I revised the long post before last and inserted this paragraph about a pianist who died in 1953:
“Mewton-Wood was a pianist of the front rank, the equal of Lipatti. He was one of a group of classical musicians – Neveu, Lipatti, Ferrier, Kapell, Cantelli, Brain – who died young at around that time. Neveu, Kapell and Cantelli died in plane crashes, like Thibaud and Buddy Holly, Brain in a car crash, like Camus.”
His performance of a Weber piano sonata which is on YouTube (it starts here) is enough evidence, I would say, of his stature. I’d never consciously listened to a Weber piano sonata before. This is more like a fantasia. The first movement lasts nearly fifteen minutes. Sometimes we’re within sight of Beethoven, and the fast passages have a sort of Regency stride that we associate with Weber.
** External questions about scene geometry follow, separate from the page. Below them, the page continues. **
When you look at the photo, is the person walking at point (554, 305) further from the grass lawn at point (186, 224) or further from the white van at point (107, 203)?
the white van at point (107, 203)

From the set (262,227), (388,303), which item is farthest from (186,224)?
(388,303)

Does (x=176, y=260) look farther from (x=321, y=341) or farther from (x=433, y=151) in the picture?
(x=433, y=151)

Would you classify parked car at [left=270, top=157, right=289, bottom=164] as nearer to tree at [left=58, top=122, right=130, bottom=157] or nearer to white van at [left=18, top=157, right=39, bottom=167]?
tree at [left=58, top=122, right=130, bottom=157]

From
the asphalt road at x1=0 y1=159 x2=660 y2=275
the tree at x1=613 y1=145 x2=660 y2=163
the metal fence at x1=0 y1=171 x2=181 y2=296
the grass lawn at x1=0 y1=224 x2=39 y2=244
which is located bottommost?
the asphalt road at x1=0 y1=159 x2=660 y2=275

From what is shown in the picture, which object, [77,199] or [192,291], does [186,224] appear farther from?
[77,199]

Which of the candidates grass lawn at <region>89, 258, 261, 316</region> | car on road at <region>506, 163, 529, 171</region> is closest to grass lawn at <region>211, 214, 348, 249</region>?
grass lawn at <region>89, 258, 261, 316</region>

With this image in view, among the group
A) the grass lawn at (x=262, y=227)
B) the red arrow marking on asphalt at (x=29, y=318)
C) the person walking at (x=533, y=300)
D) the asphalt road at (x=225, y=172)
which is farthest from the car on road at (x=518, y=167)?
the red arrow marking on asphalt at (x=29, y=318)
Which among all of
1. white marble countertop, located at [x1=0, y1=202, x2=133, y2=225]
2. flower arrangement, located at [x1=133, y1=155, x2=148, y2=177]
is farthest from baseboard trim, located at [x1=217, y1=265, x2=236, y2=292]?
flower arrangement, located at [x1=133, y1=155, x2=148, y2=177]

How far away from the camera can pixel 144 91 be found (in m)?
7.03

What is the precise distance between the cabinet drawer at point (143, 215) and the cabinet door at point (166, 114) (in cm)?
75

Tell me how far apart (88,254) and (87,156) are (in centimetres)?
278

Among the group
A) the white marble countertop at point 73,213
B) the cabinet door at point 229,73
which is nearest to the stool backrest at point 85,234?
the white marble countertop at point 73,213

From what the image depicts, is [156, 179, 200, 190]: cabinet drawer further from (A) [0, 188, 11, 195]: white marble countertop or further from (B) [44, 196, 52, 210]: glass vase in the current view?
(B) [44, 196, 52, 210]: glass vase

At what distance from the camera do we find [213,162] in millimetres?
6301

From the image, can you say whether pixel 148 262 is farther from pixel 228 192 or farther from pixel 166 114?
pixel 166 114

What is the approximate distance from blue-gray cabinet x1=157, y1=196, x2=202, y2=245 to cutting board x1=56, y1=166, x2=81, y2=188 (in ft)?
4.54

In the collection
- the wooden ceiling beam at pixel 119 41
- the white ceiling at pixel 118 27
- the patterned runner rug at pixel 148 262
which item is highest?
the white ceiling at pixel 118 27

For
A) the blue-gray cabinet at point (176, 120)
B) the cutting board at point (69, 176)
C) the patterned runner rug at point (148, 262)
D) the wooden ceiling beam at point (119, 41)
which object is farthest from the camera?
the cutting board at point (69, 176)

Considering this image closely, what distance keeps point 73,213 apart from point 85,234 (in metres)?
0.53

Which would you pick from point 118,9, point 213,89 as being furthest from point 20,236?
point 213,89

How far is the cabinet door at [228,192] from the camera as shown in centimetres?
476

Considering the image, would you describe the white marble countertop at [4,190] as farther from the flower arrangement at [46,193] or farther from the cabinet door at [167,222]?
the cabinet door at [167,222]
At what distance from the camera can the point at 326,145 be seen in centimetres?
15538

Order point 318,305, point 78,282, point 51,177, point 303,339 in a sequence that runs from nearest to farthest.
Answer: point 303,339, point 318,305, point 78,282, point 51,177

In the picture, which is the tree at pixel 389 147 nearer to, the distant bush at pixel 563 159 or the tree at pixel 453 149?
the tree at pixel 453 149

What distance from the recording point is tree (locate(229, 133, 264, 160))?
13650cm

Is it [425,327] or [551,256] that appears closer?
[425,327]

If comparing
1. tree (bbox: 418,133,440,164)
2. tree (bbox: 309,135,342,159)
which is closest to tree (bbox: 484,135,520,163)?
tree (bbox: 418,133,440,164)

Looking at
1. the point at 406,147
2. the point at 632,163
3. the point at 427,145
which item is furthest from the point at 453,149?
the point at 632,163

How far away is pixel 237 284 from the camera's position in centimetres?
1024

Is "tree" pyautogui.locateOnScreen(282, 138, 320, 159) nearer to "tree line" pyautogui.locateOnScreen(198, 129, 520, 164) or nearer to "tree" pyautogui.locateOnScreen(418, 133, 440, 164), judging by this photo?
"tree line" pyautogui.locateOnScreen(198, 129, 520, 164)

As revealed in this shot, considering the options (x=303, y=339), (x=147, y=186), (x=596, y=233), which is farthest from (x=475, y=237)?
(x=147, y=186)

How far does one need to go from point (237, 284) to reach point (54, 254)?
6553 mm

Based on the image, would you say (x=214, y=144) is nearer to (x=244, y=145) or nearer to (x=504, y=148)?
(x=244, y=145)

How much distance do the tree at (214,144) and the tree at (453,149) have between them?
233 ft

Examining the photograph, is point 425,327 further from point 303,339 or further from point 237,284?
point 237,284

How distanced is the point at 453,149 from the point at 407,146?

Britten composed his Canticle III, Still falls the rain (The raids 1940, Night and dawn), a setting of Edith Sitwell, for a memorial concert for Mewton-Wood which was given at Wigmore Hall in January 1955 with him, Peter Pears and Dennis Brain performing. There is a powerful version of it on YouTube from a performance given in 2009 in the Sacristy of Bramante in the Chiesa di Santa Maria delle Grazie in Milan (whose refectory houses Leonardo’s Last Supper) with Mirko Guadagnini, tenor, Dimer Maccaferri, horn and Paolo Ceccarini, piano.